Estar de férias é ter tempo para. É não ter obrigações. É fazer o que apetece. É ter cabeça para tudo. É querer ver o
Murnau em vez do Miami
Ink porque os neurónios não estão cansados e fritos ao final do dia. É estar de papo para o ar sem fazer nada e esse ser o momento alto do dia. Estar de férias é ter tempo. Senão vejamos: em duas semanas eu tive tempo para:
1. Tirar o aparelho dos dentes.
2. Ir com três miúdas para as ilhas gregas.
3. Apanhar quatro aviões e três barcos.
4. Alugar um carro e percorrer
Santorini de uma ponta à outra.
5. Aprender dez palavras em grego (mas continuar sem perceber nada daquele alfabeto).
6. Conhecer o albanês mais tagarela do mundo.
7. Conhecer a cidade mais feia do mundo (Atenas).

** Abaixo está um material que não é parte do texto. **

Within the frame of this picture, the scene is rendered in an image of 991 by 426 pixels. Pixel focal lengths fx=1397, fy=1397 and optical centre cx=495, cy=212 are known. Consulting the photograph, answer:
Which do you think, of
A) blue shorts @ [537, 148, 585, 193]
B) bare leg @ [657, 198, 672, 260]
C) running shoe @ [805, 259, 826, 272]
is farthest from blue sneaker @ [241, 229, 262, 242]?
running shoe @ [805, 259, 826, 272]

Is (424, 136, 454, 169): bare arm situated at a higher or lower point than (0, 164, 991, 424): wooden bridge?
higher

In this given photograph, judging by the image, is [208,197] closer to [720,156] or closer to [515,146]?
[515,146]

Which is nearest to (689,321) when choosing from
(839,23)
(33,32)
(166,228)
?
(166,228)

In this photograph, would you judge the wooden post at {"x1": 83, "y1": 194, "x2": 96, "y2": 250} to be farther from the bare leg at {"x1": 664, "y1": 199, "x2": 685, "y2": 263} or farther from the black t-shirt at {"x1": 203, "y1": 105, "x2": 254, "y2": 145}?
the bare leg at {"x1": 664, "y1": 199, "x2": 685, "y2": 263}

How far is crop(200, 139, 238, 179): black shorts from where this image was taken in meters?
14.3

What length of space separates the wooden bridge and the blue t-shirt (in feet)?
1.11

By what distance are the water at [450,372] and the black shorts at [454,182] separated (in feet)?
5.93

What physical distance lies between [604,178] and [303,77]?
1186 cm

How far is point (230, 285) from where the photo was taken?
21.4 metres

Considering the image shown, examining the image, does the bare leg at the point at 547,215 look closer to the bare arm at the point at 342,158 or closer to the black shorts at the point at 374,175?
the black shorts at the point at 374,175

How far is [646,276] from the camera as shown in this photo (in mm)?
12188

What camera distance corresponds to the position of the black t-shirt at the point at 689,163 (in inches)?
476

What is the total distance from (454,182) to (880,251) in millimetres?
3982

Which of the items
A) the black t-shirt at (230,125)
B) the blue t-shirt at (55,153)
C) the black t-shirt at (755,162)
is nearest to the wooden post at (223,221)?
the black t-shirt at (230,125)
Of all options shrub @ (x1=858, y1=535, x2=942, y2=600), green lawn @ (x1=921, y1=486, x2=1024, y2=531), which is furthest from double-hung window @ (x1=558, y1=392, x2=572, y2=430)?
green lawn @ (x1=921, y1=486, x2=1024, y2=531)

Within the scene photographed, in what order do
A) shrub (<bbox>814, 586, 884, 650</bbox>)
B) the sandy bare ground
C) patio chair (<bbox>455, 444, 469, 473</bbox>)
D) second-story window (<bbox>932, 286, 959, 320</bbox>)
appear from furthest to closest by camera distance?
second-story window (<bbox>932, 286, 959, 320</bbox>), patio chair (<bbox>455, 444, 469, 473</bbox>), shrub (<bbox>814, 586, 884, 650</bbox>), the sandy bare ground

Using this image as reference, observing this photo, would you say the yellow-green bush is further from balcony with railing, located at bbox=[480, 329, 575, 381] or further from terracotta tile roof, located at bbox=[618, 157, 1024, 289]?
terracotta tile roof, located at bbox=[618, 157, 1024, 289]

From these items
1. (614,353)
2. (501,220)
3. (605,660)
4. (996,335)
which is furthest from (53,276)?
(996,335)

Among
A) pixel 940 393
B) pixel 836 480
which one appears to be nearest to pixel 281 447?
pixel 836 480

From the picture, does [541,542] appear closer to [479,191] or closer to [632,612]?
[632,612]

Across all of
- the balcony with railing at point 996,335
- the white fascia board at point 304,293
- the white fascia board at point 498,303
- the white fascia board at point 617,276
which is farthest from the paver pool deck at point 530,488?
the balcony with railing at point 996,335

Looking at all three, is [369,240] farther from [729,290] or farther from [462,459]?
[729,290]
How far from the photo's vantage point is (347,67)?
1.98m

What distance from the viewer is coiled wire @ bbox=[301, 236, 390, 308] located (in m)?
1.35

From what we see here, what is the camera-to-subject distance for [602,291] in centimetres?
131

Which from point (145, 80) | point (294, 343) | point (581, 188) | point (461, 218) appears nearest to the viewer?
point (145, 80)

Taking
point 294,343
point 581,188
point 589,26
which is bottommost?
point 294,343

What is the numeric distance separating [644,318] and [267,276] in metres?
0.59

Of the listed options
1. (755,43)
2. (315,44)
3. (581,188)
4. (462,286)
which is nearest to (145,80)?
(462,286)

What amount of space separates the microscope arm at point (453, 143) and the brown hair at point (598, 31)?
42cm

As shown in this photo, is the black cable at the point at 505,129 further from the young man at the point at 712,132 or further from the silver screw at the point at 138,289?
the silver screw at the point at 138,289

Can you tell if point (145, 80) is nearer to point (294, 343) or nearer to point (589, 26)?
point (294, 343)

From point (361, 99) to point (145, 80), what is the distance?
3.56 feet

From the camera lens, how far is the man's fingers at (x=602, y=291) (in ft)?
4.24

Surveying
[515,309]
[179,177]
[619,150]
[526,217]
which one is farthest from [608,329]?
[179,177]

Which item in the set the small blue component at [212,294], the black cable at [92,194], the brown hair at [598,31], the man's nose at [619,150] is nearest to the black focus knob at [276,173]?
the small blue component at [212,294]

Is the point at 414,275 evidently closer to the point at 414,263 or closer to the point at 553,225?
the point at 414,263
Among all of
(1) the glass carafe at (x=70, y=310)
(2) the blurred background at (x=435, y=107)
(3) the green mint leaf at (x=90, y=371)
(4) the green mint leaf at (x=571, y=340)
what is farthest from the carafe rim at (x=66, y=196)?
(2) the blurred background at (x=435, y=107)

8. Pisar o teatro mais antigo do mundo.
9. Apaixonar-me por Oia e pelas suas casinhas brancas de portas azuis encavalitas nas rochas à beira-mar.
10. Andar quilómetros debaixo de 40 graus para ver um vulcão que não é mais do que um buraco que cheira mal. (a partir de agora só me convencem se for o Vesúvio).

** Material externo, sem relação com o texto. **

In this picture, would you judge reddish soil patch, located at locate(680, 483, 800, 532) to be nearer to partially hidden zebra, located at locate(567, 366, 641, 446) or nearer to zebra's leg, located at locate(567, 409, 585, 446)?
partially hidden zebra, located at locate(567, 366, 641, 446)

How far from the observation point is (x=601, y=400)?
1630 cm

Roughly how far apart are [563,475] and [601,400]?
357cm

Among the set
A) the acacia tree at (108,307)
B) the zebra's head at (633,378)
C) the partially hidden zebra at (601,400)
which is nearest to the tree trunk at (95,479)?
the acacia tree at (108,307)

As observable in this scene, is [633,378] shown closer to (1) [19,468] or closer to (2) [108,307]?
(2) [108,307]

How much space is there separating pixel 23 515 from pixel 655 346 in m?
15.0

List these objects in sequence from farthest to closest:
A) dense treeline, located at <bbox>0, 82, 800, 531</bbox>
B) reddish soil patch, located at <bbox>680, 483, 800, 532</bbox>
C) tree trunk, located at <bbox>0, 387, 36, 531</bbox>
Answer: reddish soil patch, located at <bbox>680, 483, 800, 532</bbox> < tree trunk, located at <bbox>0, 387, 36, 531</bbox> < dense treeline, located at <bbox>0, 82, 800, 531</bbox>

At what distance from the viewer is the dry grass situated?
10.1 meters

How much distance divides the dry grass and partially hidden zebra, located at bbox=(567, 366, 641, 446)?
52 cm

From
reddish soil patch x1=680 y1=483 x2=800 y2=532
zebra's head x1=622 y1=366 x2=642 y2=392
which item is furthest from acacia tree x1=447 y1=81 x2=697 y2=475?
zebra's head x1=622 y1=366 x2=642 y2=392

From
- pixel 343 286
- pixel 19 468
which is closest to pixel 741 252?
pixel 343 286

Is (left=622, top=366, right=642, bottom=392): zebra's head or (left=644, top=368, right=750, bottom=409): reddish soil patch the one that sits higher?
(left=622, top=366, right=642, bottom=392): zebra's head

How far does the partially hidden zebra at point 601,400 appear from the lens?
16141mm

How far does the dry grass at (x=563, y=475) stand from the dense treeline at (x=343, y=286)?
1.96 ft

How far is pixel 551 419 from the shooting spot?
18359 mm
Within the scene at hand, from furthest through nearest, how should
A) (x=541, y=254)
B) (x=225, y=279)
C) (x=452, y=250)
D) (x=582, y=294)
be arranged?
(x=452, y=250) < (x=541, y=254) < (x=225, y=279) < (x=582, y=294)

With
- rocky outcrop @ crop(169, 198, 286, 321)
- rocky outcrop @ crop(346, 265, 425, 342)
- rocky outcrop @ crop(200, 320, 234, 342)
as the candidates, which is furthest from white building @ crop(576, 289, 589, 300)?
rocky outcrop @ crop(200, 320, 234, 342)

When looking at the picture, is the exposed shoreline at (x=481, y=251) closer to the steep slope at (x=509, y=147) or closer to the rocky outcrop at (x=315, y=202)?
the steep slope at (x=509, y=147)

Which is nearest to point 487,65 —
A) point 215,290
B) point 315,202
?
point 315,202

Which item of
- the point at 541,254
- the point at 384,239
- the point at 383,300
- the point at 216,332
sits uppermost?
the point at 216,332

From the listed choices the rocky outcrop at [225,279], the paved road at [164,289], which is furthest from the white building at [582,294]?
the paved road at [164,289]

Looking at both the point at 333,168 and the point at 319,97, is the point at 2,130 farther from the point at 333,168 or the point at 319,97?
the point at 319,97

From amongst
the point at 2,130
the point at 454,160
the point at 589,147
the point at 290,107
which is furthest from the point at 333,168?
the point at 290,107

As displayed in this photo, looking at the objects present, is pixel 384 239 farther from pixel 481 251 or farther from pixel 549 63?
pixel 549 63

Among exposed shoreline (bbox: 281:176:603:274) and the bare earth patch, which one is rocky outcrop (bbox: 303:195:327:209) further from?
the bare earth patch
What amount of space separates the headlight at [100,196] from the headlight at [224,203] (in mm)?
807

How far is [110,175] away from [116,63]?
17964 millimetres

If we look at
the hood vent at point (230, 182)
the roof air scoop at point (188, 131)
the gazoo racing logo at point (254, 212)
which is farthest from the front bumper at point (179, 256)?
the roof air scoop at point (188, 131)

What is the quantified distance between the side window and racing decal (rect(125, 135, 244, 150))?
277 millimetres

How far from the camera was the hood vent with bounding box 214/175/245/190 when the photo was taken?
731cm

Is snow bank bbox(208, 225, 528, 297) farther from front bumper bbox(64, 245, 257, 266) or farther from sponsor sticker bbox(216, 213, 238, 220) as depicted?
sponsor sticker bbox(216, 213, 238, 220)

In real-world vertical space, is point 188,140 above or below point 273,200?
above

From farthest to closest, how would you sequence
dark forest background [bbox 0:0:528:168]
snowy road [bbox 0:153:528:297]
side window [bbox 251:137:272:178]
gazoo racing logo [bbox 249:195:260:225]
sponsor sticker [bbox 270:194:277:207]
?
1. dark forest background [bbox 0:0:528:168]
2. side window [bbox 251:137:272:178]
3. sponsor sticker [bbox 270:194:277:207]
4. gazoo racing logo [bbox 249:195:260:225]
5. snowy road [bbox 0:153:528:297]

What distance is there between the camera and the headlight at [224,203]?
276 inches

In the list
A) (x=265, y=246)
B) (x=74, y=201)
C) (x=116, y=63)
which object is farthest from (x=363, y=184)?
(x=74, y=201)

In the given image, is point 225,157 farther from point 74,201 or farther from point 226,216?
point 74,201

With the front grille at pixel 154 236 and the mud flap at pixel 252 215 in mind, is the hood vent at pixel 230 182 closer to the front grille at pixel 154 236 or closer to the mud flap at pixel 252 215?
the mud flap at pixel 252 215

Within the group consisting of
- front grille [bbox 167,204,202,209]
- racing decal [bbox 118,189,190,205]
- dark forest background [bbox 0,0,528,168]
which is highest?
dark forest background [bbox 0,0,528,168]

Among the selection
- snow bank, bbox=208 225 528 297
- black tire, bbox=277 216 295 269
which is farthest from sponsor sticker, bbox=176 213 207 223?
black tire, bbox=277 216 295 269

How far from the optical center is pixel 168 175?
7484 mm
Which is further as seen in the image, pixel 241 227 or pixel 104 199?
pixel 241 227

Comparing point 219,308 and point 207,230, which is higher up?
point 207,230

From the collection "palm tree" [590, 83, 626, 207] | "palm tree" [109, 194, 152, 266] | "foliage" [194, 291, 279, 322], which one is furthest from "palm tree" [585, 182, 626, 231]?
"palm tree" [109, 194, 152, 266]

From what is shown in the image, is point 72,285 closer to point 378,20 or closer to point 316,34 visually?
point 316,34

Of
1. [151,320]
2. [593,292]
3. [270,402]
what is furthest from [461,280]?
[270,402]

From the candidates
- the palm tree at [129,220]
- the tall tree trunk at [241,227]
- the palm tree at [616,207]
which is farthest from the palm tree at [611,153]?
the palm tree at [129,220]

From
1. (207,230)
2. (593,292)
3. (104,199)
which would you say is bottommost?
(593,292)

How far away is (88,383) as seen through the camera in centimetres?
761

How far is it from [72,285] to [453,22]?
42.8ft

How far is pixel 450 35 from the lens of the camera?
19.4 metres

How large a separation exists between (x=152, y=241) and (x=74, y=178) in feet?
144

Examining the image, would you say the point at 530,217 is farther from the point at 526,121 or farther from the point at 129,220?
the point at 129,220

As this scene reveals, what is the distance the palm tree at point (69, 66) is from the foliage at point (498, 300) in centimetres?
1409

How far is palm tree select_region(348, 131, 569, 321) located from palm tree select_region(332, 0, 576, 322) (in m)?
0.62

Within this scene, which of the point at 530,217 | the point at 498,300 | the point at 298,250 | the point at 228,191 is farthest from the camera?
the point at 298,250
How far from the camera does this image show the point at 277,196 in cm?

11. Comer iogurte grego com fruta, iogurte grego com mel, iogurte grego com fruta e mel, e iogurte grego com fruta, mel e cereais.
12. Mergulhar numa água de ferro, quente e cor-de-laranja, e estragar um bikini.

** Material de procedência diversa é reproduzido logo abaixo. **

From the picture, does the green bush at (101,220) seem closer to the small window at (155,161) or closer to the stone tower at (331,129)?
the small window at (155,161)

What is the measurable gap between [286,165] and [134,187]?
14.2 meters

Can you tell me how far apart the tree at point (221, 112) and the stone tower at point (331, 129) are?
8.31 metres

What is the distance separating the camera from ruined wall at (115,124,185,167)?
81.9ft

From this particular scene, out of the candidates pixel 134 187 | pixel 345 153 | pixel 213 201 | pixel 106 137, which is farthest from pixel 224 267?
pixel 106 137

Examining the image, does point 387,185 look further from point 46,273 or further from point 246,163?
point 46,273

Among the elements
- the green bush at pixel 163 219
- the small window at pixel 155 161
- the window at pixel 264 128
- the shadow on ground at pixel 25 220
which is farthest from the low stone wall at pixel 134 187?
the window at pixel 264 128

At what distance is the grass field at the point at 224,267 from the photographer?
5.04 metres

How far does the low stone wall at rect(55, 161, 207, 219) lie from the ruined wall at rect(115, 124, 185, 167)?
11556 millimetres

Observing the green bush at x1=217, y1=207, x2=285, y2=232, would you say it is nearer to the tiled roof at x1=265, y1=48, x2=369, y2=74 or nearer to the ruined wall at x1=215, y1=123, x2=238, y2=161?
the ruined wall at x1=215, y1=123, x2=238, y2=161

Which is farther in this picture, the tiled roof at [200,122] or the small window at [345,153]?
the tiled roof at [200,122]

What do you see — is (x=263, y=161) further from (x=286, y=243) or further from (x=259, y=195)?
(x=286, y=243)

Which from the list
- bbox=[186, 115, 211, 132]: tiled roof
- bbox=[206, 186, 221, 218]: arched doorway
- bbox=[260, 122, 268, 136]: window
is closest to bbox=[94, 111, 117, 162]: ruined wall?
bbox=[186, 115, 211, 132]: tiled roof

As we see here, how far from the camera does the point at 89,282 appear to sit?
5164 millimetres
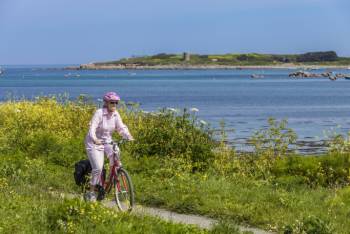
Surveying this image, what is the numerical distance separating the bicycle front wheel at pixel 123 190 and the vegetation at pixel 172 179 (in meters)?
0.93

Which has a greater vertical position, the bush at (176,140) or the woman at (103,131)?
the woman at (103,131)

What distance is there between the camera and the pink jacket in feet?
38.2

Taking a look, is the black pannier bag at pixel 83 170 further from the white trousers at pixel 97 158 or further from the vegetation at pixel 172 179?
the vegetation at pixel 172 179

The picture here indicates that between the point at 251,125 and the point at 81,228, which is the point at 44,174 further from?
the point at 251,125

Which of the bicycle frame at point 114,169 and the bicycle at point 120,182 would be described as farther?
the bicycle frame at point 114,169

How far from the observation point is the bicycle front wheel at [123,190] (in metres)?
11.5

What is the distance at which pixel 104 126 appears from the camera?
11.7m

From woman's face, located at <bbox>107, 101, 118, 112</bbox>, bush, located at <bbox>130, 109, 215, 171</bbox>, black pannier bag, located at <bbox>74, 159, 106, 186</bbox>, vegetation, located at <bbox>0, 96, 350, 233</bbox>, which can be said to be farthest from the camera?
bush, located at <bbox>130, 109, 215, 171</bbox>

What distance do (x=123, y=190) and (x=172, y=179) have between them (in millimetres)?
2701

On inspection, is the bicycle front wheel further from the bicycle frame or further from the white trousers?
the white trousers

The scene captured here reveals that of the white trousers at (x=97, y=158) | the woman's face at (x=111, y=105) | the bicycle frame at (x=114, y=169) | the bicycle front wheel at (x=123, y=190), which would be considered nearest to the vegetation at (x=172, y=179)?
the white trousers at (x=97, y=158)

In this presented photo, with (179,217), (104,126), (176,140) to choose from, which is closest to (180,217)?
(179,217)

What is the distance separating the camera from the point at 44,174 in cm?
1466

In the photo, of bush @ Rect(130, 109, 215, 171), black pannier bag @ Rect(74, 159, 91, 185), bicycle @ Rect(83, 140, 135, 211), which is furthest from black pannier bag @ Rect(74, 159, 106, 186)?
bush @ Rect(130, 109, 215, 171)
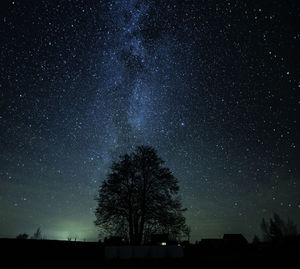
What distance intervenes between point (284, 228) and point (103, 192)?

13. Falar de ex-namorados, de amor, de sexo, dos primeiros livros que se leram, dos livros que não se esqueceram, de música, de cinema, dos anos na escola, de comida, de viagens, de desilusões, de expectativas.
14. Descer 600 degraus a pé porque tive pena dos burros que fazem aquilo todos os dias com as pessoas às costas.
15. Ficar com 900 fotografias de sete dias.
16. Ler o Coetzee.
17. Ler a "Morte na Pérsia" da Annemarie Schwarzenbach".
18. Ler as "Memórias de um Louco" do Flaubert.
19. Começar a ler o "Caos Calmo" do Sandro Veronesi (e mesmo sem ter visto o filme imaginar perfeitamente o Nanni Moreti a fazer de Pietro).
20. Ir de propósito ao Bar do Guincho só para comer uma tosta.
21. Cheirar dezenas de perfumes e escolher um novo para o Inverno.
22. Descobrir uma praia nova.
23. Rever o "Paris, je t'aime".
24. Ir às farturas e cumprimentar a velhota da roulote como se nos víssemos todos os dias.
25. Estrear todos os vestidos de verão que estavam por estrear no armário.
26. Boiar no Mediterrâneo e boiar no Atlântico logo a seguir (água com oito graus a menos, sim).
27. Fazer daquelas palavras cruzadas que no fim formam um poema.
28. Pôr as três mil músicas do ipod no shuffle e ter paciência para tudo e rir-me da esquizofrenia do meu leitor de mp3: hardcore straight edge à mistura com Jacques Brel, os anos 80 das Bangles e do Billy Idol, Al Green e Boy Sets Fire, Cansei de ser Sexy e Starmarket, e todo o emo lá do baú (do tempo em que o emo era morrer de amor e não tinha nada a ver com cemitérios e olhos pintados de preto).
29. Ficar com mais sardas do que a Liv Ullmann nos filmes do Bergman.
30. Ter tempo para tudo aquilo que não tenho quando estou a trabalhar (e é Inverno). E ligar o computador só agora.